Q. The epigraph—“One felt more and more that some moonlight nights in May . . . the ghosts of the people who once lived there must come back”—suggests why you wrote the novel as not just a love story but also a ghost story. Care to elaborate?
A. Gardens are such haunted places! Some of my earliest memories are of my grandmother’s garden behind her house on Elisha Street, in Waterloo, New York. I still dream about that
garden, and when I began planting mine I realized, one day, that I was more or less trying to re-create her garden, to get back to that place and to those people, many long dead. Sit in a garden, any garden, and you can’t help but feel the presence of the other people, dead and alive, who may have sat in the garden.
Gardens are mystical places, part natural and wild, full of green and growth, and part manufactured and artificial, in the true meaning of the word, with laid paths, wooden benches, and terra-cotta pots. The old Celts believed that whenever there was an important transition and overlap—when day meets night, or when one season gives way to another—that’s when magic happens and doors open into other worlds. In a garden, wild meets cultivated, nature meets human made, so a garden, for me, has always been one of those transitional places, where magic comes alive and mystery abides.

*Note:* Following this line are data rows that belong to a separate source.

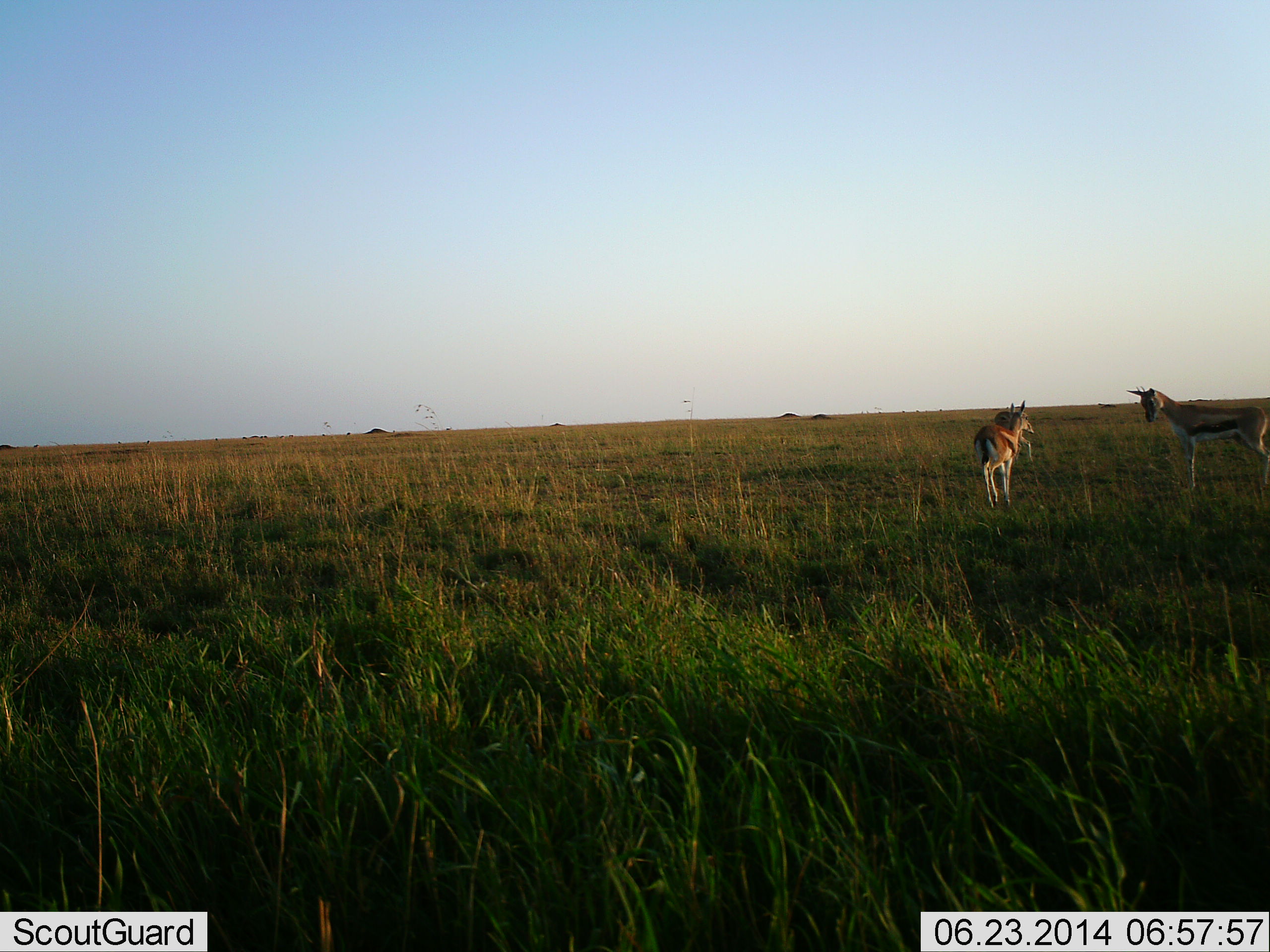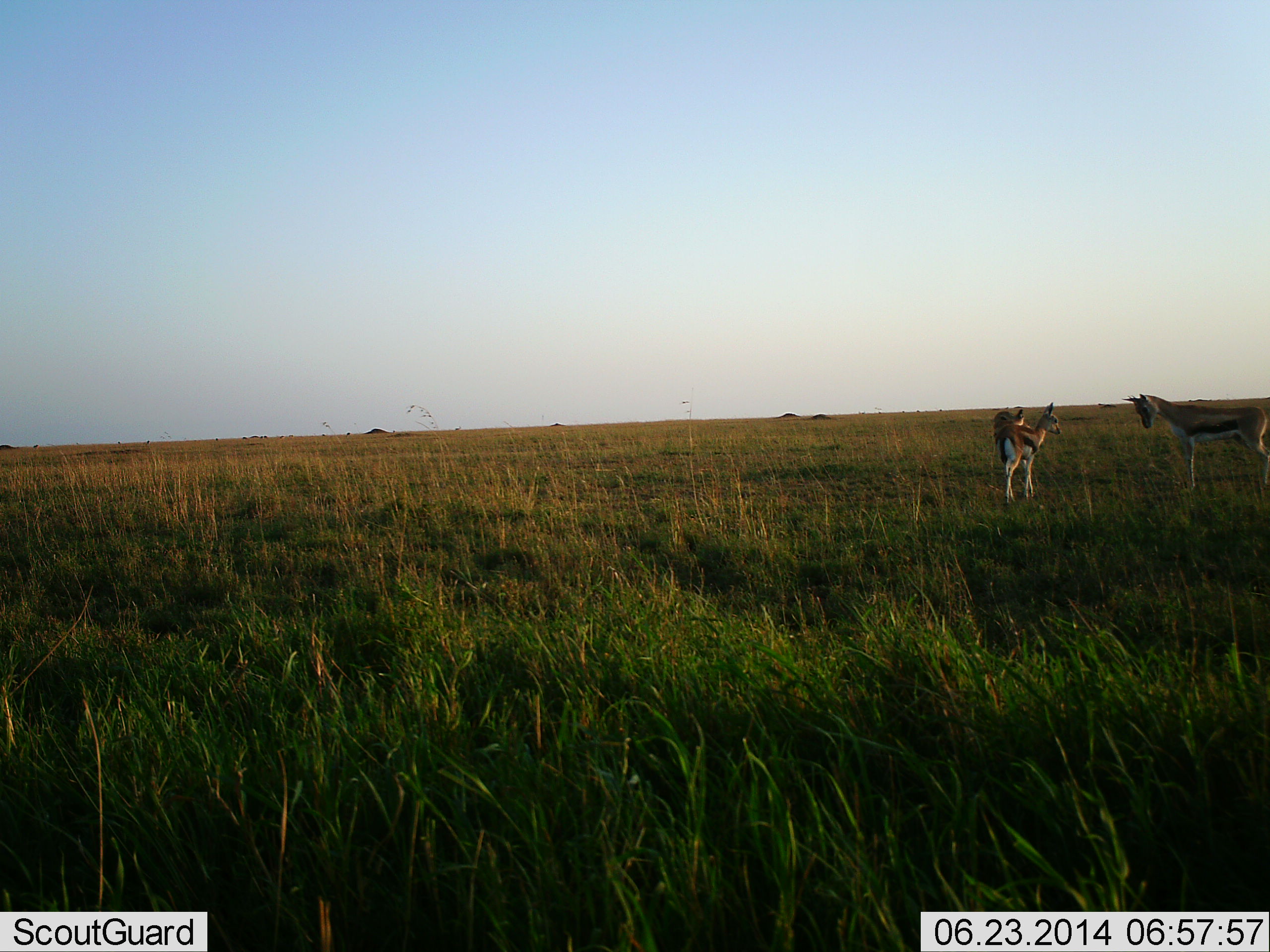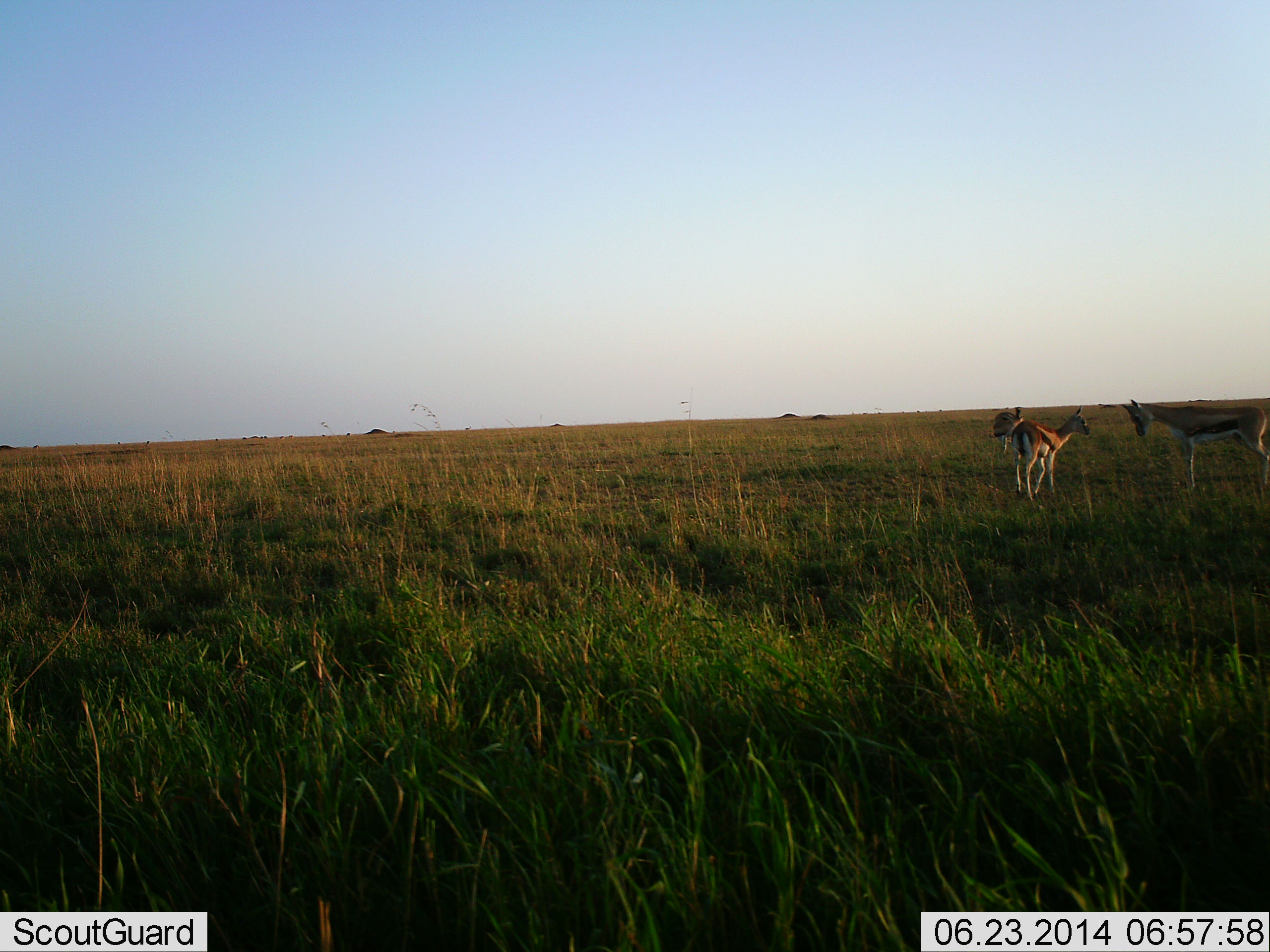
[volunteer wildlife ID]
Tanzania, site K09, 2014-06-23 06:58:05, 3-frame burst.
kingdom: Animalia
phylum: Chordata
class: Mammalia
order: Artiodactyla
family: Bovidae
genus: Eudorcas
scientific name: Eudorcas thomsonii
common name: thomson's gazelle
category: gazellethomsons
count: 3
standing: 50%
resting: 0%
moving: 40%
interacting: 30%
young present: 0%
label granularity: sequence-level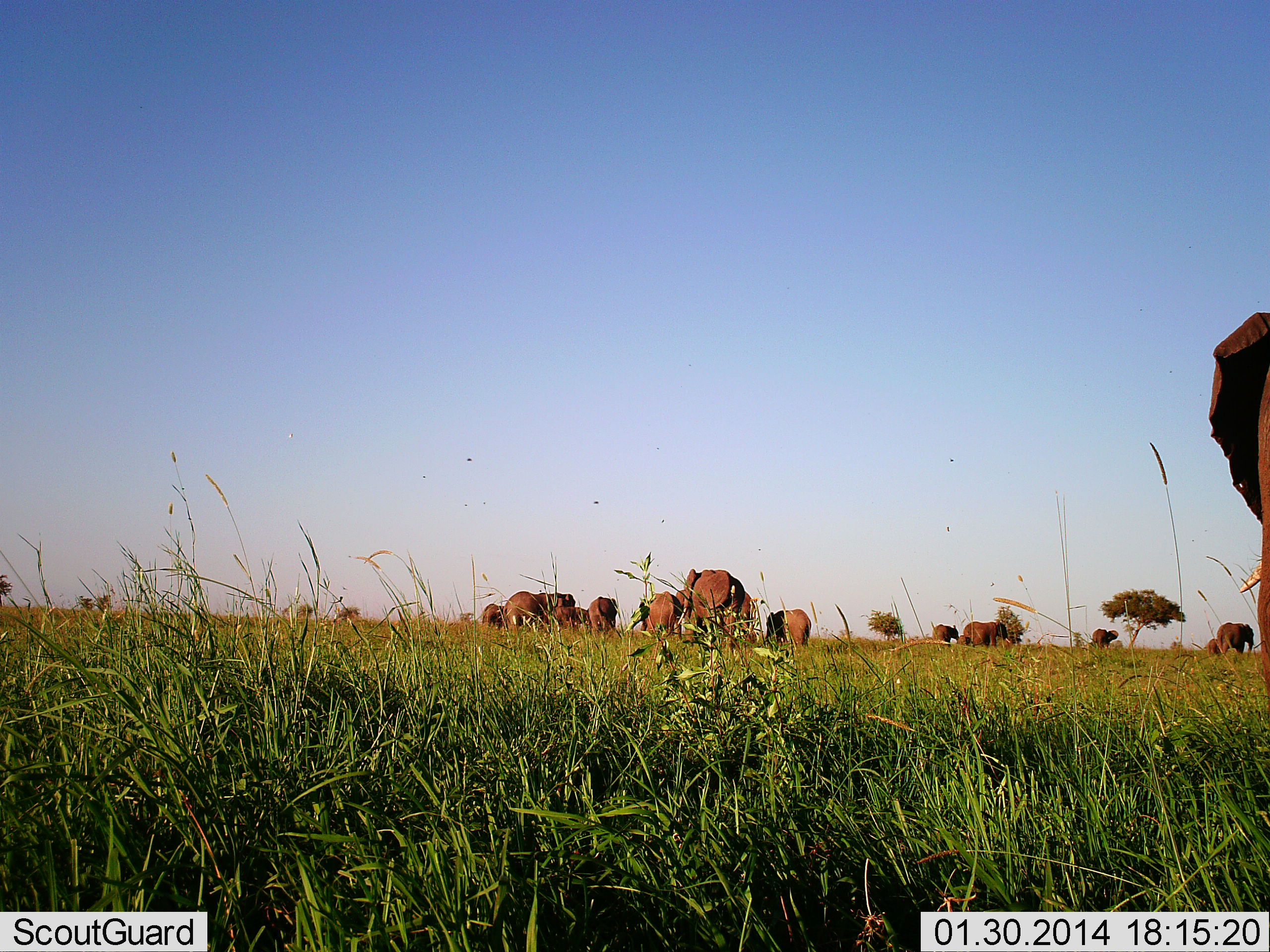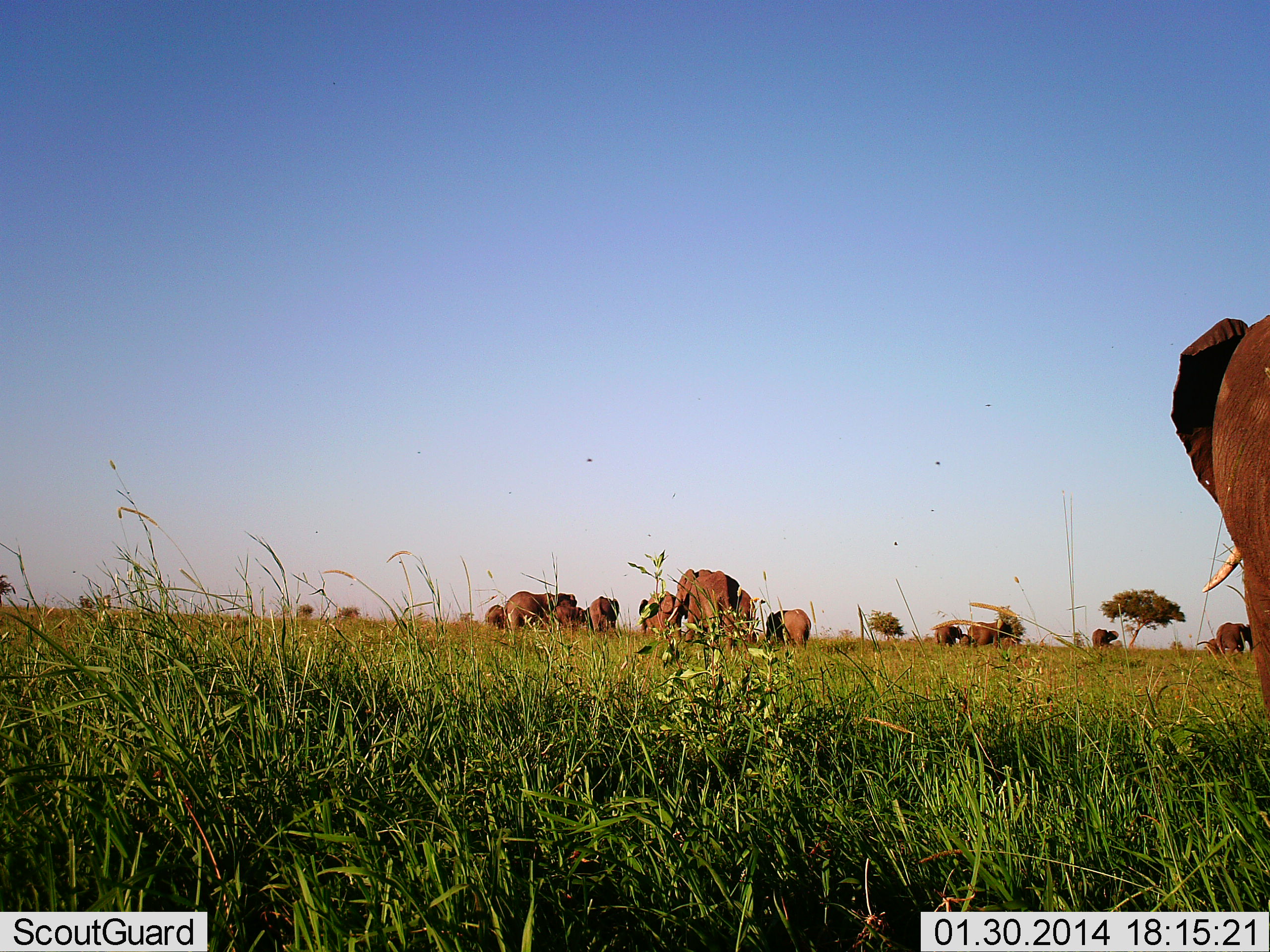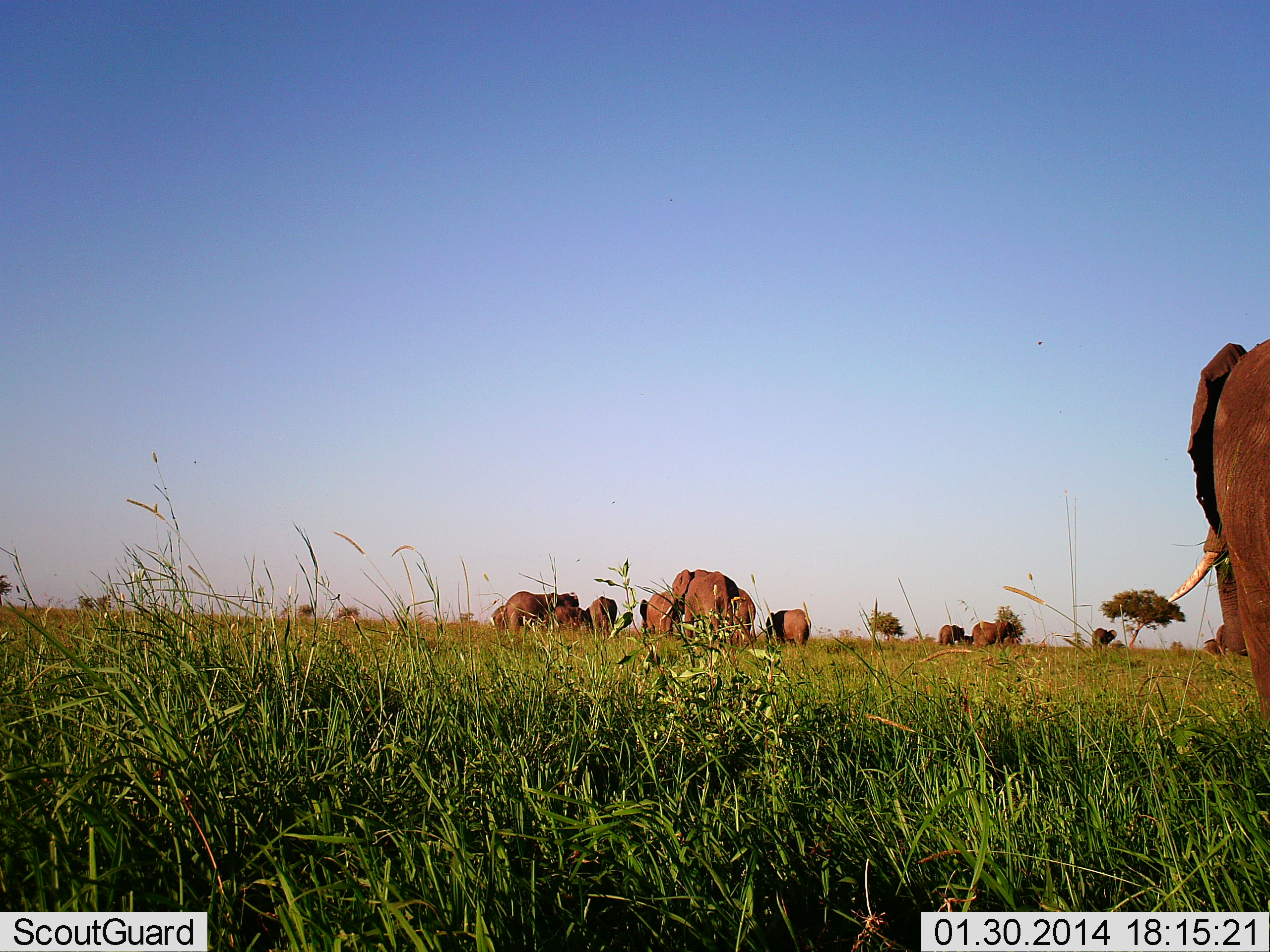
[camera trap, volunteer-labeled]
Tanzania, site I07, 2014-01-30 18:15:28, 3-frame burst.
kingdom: Animalia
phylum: Chordata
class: Mammalia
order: Proboscidea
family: Elephantidae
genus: Loxodonta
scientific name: Loxodonta africana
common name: african bush elephant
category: elephant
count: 11-50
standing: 55%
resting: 0%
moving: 64%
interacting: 9%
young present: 55%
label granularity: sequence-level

And isn’t lost love always a kind of ghost story? The lover may be nowhere around, and yet he’s always with you in some sense. Ghost stories are about loss and regret and failure; hauntings are about unfinished business.
I love ghost stories, and so did many people of Edith’s generation. She herself wrote several and they are my favorites, especially one called “Afterward,” which was another touchstone for this novel. And of course there’s Henry James’ The Turn of the Screw, one of the greatest haunting stories ever. It made sense, when I was writing about gardens and those characters, that a ghost would also emerge.
When I found Beatrix’s quote that opens the novel, I was ecstatic.
Q. The novel contains obvious references to two Henry James novels—Daisy Miller and The Turn of the Screw—and to Edith Wharton’s The House of Mirth. Why was it important to you to explore and echo these writers’ work?
A. I was never satisfied with the way Henry James ended Daisy Miller, by simply killing her off.